Stine sah ihn etwas besorgt an. »Mein lieber Maximilian. Versprichst du mir etwas?»

»Als ich das letzte Mal blindlings etwas versprach, mußte ich mit dir nach Venedig.«

»Du mußtest? Oh, du Scheusal!«

»Also. Was ist es, das ich versprechen soll?«

»Versprichst du mir, nicht allzusehr mit Bea zu flirten?«

»Wie bitte?« Max richtete sich auf. In seinen Augen lag ehrliche Verwunderung.

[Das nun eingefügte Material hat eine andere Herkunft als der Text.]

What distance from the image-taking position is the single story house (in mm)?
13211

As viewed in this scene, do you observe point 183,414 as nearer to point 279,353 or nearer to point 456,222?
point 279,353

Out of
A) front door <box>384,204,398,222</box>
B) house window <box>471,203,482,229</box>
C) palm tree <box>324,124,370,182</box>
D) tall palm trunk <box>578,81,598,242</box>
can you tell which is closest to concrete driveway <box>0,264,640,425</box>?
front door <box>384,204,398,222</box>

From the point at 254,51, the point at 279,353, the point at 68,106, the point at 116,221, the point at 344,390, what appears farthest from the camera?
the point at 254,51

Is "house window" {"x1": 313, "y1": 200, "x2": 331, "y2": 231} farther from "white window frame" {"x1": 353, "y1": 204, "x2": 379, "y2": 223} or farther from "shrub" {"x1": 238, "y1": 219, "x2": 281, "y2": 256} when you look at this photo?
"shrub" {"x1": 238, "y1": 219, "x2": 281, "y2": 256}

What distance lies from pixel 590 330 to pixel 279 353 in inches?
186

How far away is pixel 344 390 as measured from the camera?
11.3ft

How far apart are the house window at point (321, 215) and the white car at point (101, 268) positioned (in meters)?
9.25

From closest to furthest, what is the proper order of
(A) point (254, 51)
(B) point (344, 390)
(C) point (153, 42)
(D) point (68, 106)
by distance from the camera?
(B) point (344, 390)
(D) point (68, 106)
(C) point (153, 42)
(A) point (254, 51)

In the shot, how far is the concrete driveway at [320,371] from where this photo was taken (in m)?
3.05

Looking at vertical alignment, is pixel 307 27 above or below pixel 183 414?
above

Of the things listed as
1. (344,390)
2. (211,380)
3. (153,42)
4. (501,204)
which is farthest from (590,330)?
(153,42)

»Nun ja. Ich weiß ja, wie sehr du sie achtest. Und eure brieflichen Kontakte wurden immer reger in letzter Zeit. Ich bin furchtbar eifersüchtig. Während sie so herrlich mit dir fachsimpeln kann, erzähle ich dir bloß immer, wie teuer die Frühjahrskartoffeln geworden sind und daß unsere Kaninchen Schnupfen haben. Und außerdem ...« Sie biß sich auf die Lippen. »Außerdem war sie auch in dich verliebt damals. Nein, nein. Du kannst dir deinen scheinheiligen Protest ruhig abschminken. Es macht mir nichts mehr aus heute. Es ist so lange her. Aber du hast immer sehr begehrliche Blicke nach ihr geworfen. Und deshalb ... deshalb ...« Sie brach ab und wurde rot bis zu den Haarwurzeln.